Таким образом, лексико-статистический анализ языков юга Восточной Азии приводит к заключению, что все языки этого ареала и части островного мира, примыкающего к нему, принадлежат двум основным группам языков: китайско-тибетской и аустроазиатской. Деление каждой из этих языковых групп началось очень давно. Все существующие в настоящее время языковые группы этого ареала представляют собой результат деления и взаимных контактов этих основных групп (карта 2).
Генеалогия языков южной части Восточной Азии
Сравнительно-исторические исследования языков юга Восточной Азии начались в конце 50-х годов XIX в. с попыток установить генетические связи китайского языка, однако лишь к концу прошлого века был накоплен достаточный лингвистический материал, который позволил судить о генетических связях между многими языками этого ареала. «Сейчас в основном решено, что так называемые индокитайские языки, т. е. тибетский, бирманский, сиамский и китайский, вместе с многочисленными мелкими языками и диалектами этой области составляют лингвистическое единство», — писал А. Конради в 1396 г. [Conrady, VII]. Это единство демонстрировалось наличием такого значительного числа общих слов в языках, территориально крайне удаленных, что не могло быть и речи о заимствовании. Внутри этого лингвистического единства А. Конради различал западную (тибето-бирманскую) и восточную (сиамско-китайскую) группы индокитайских языков, при выделении который ему все же «приходилось обращаться за помощью к синтаксическим соответствиям» [там же, VIII].
Несмотря на значительное количество общей лексики в языках «индокитайской семьи» А. Конради, фонетические закономерности внутри ее установить не удавалось. Однако его внимание привлекло то обстоятельство, что стечениям согласных в тибетском письменном языке соответствуют в других языках простые согласные. Отсюда был сделан закономерный вывод: простые согласные произошли из этих стечений, а эти стечения, в свою очередь, восходят к исконным префиксальным формам [там же, IX]. Так родилась идея префиксальной морфологии в наиболее древнем состоянии индокитайских языков, которая разрабатывалась на протяжении многих лет.
При том уровне изучения индокитайских языков, на котором оно находилось в конце прошлого века, А. Конради полагал невозможным надежное сравнение их лексики. Поэтому первоочередной задачей сравнительно-исторического изучения языков этой семьи он считал реконструкцию индокитайской морфологии. «Фонетические законы, — писал он, — могут быть установлены не ранее, чем будет установлено, где могут находиться префиксы» [там же, XIV].
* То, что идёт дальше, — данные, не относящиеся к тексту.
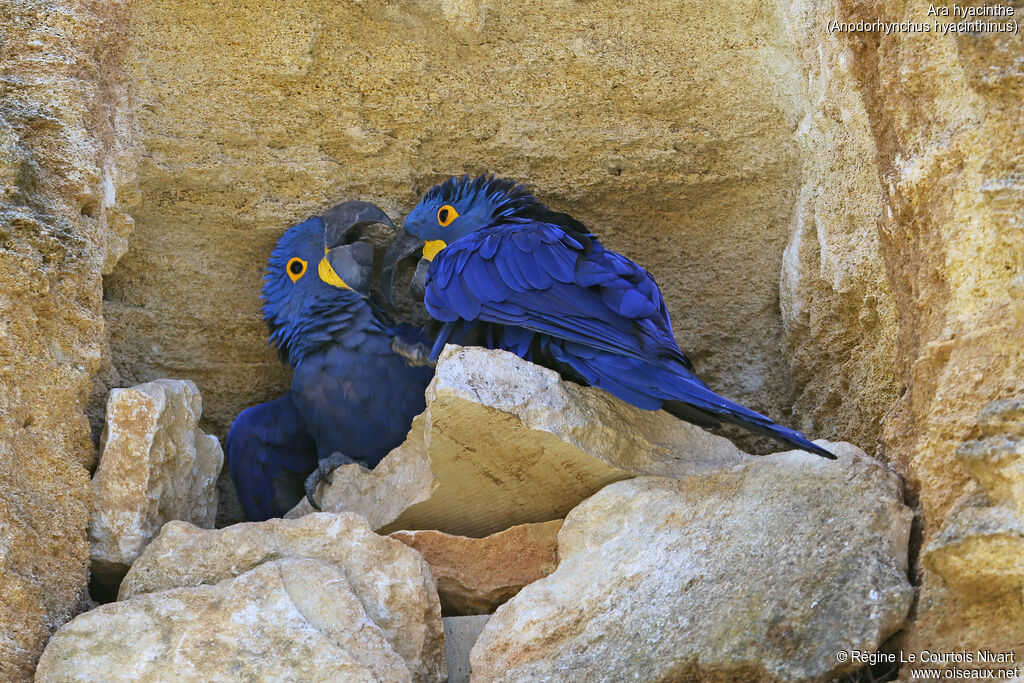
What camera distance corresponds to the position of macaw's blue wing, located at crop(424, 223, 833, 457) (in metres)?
2.51

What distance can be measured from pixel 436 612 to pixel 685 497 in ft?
1.86

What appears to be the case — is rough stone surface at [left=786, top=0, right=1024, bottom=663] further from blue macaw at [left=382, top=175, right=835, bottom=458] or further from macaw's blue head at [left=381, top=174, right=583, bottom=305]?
macaw's blue head at [left=381, top=174, right=583, bottom=305]

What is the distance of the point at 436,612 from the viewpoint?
2.36 metres

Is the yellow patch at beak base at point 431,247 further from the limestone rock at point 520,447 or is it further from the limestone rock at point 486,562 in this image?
the limestone rock at point 486,562

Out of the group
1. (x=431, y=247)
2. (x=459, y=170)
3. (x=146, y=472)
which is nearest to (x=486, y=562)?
(x=146, y=472)

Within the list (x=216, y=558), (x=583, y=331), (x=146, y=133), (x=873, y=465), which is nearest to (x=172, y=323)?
(x=146, y=133)

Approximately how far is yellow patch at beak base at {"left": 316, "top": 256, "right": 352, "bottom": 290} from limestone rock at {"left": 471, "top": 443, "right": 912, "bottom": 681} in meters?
1.25

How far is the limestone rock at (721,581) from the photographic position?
1932mm

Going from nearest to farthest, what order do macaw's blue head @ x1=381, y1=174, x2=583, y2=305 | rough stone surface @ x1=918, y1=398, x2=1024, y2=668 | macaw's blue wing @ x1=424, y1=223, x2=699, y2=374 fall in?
rough stone surface @ x1=918, y1=398, x2=1024, y2=668
macaw's blue wing @ x1=424, y1=223, x2=699, y2=374
macaw's blue head @ x1=381, y1=174, x2=583, y2=305

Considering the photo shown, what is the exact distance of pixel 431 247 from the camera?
10.9ft

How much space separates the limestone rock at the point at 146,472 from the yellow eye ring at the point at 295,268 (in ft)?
1.85

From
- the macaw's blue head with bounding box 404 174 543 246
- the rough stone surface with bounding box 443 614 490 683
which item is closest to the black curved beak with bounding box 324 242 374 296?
the macaw's blue head with bounding box 404 174 543 246

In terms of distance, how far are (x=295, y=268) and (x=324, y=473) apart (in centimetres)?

А. Конради установил, что образование каузативов и тональные различия между каузативными и некаузативными глаголами в индокитайских языках восходят к более старой форме каузатива, при которой переходная форма глагола производится из непереходной при помощи префикса. Он установил далее, что вообще все индокитайские слова с исконным глухим начальным согласным или все слова высокого тона представляют собой старые перфектные формы со звонким начальным согласным и префиксом [там же, 203].
В конце 20-х годов С. Вольфенден опубликовал важное исследование по морфологии глагола в тибето-бирманских языках, которое было проведено в соответствии с основными идеями А. Конради. Целью его исследования была реконструкция первоначального состояния морфологии тибето-бирманского глагола. На основании данных большого числа тибето-бирманских языков С. Вольфенден предложил реконструкцию морфологической модели тибето-бирманского глагола, которая состояла из субъектного префикса, направительного инфикса, корня, наречного инфикса, временного суффикса [Wolfenden, 2].
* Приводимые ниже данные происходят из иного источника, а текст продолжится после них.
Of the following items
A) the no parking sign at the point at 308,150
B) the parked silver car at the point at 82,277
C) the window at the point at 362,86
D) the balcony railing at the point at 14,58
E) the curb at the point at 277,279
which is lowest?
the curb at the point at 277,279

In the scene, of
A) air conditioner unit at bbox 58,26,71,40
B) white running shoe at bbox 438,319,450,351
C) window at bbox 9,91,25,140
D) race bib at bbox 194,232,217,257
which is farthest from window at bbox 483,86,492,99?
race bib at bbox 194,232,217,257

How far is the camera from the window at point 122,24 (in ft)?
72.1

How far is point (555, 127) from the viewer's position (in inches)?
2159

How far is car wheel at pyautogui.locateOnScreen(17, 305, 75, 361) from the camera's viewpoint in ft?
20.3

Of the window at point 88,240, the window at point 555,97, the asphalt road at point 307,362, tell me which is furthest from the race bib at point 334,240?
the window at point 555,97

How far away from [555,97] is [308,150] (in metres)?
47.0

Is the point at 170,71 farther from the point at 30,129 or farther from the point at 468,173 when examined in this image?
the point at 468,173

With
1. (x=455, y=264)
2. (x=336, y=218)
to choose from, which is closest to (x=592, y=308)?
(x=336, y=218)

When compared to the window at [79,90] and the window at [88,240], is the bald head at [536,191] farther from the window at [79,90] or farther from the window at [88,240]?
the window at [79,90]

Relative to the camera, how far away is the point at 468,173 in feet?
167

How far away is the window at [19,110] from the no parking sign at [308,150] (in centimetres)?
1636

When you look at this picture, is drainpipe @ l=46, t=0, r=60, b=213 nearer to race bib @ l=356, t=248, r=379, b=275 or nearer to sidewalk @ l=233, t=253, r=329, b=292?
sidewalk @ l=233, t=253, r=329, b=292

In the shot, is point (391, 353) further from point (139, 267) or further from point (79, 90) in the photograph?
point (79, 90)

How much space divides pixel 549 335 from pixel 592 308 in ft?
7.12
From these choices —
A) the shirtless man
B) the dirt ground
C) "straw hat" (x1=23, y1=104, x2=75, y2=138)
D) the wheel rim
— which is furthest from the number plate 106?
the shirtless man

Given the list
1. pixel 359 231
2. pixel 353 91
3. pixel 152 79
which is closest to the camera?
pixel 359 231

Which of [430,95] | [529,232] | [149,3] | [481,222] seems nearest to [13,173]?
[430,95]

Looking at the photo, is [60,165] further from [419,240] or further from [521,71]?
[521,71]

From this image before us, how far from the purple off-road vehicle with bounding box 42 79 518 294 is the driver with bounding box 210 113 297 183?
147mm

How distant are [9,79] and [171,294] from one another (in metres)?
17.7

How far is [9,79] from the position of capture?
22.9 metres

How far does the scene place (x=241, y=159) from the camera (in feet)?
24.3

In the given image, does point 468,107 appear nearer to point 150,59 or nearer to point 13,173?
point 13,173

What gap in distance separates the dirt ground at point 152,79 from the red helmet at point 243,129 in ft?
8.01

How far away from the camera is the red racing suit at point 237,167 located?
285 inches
Понимание связи между корнем и префиксом у С. Вольфендена было прямо противоположным тому, как ее понимал А. Конради. По мнению С. Вольфендена, префиксы и инфиксы тибето-бирманского глагола не обладали значениями грамматических элементов, переводящих нейтральную глагольную морфему в транзитивную, каузативную или иную форму или же слово с предметным значением — в глагол. Наоборот, считал он, глагольный корень своим значением превращал абстрактные грамматические элементы, обозначающие направление движения, в показатели транзитива или каузатива [там же, 5].
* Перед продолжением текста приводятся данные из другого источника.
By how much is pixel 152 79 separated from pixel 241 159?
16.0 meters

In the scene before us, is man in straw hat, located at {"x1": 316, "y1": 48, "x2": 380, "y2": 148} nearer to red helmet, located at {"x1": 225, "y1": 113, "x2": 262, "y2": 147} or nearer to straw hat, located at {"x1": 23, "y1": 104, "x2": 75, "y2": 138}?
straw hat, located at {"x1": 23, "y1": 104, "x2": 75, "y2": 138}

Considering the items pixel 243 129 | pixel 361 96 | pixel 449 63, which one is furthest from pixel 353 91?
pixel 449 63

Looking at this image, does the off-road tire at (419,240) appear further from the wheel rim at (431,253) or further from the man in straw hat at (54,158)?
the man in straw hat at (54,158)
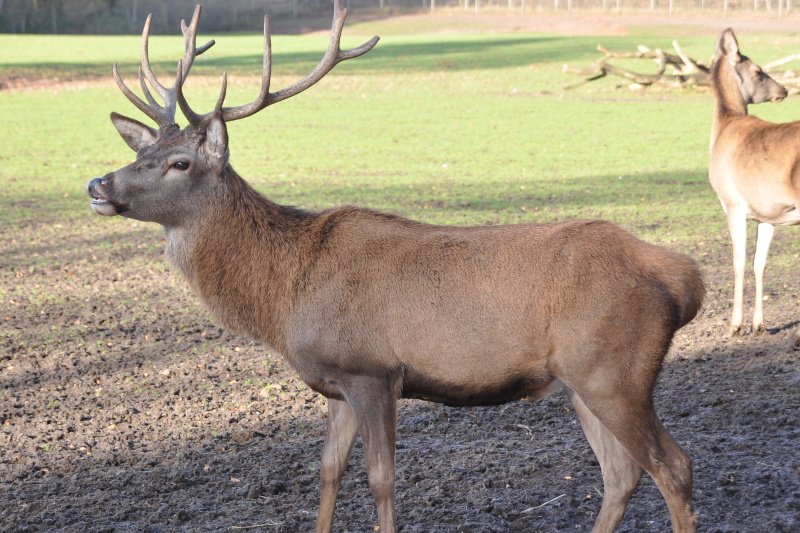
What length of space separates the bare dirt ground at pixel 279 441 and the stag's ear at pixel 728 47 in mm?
2578

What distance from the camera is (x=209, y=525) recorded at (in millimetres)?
5000

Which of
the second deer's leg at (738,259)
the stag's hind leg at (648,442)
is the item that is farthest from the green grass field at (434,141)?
the stag's hind leg at (648,442)

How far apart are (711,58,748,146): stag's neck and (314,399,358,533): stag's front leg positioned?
554cm

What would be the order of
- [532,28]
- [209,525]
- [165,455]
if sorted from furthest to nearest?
[532,28] < [165,455] < [209,525]

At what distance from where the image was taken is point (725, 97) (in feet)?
30.6

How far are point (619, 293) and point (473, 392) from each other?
84 cm

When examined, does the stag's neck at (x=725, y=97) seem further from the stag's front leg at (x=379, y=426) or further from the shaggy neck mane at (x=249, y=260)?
the stag's front leg at (x=379, y=426)

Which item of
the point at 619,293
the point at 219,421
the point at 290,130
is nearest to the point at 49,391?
the point at 219,421

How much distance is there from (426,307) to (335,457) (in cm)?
96

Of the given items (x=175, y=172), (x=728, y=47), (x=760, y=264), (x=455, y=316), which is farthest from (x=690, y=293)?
(x=728, y=47)

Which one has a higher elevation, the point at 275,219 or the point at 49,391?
the point at 275,219

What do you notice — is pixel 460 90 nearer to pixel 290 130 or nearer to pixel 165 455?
pixel 290 130

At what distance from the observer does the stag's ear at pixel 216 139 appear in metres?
5.14

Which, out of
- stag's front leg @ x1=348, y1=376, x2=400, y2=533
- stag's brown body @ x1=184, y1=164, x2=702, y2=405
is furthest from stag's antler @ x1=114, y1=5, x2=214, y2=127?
stag's front leg @ x1=348, y1=376, x2=400, y2=533
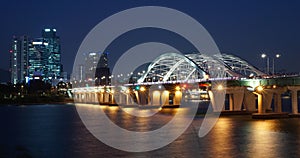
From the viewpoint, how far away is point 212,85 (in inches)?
2783

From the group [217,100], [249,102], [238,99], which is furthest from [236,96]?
[217,100]

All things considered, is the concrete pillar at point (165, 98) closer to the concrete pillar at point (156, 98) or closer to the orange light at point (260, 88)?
the concrete pillar at point (156, 98)

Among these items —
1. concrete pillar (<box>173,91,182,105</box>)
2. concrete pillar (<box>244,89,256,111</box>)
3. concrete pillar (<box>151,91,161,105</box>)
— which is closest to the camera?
concrete pillar (<box>244,89,256,111</box>)

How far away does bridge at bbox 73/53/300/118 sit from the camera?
57406mm

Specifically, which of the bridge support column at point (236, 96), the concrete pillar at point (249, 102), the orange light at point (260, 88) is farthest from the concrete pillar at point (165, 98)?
the orange light at point (260, 88)

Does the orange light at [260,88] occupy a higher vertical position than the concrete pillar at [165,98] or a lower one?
higher

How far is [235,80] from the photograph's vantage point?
6372 centimetres

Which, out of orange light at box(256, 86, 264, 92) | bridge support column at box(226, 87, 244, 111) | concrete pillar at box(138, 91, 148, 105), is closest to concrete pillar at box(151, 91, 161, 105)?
concrete pillar at box(138, 91, 148, 105)

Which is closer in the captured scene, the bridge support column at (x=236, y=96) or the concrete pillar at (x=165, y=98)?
the bridge support column at (x=236, y=96)

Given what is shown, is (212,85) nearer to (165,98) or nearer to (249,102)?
(249,102)

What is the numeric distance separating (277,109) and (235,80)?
7053 millimetres

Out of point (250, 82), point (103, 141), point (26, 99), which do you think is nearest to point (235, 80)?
point (250, 82)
Придя к такой сложной модели тибето-бирманского глагола, С. Вольфенден понял, что аналогичные результаты вряд ли могут быть получены в сиамско-китайских языках. Однако он надеялся, что со временем и там будут найдены более осязаемые свидетельства существования глагольной морфологии тибето-бирманского типа. Полное отсутствие префиксов в современных языках сиамско-китайской семьи и невозможность продвинуться в реконструкциях далее стечений начальных согласных, с его точки зрения, не означало, что здесь иногда не было ничего, кроме этих стечений согласных. Наоборот, утверждал он, это указывает на возможность существования в предшествующие эпохи свободно изменявшихся и легко отделявшихся элементов, следы наличия которых широко представлены в родственной тибето-бирманской семье [там, же, 6].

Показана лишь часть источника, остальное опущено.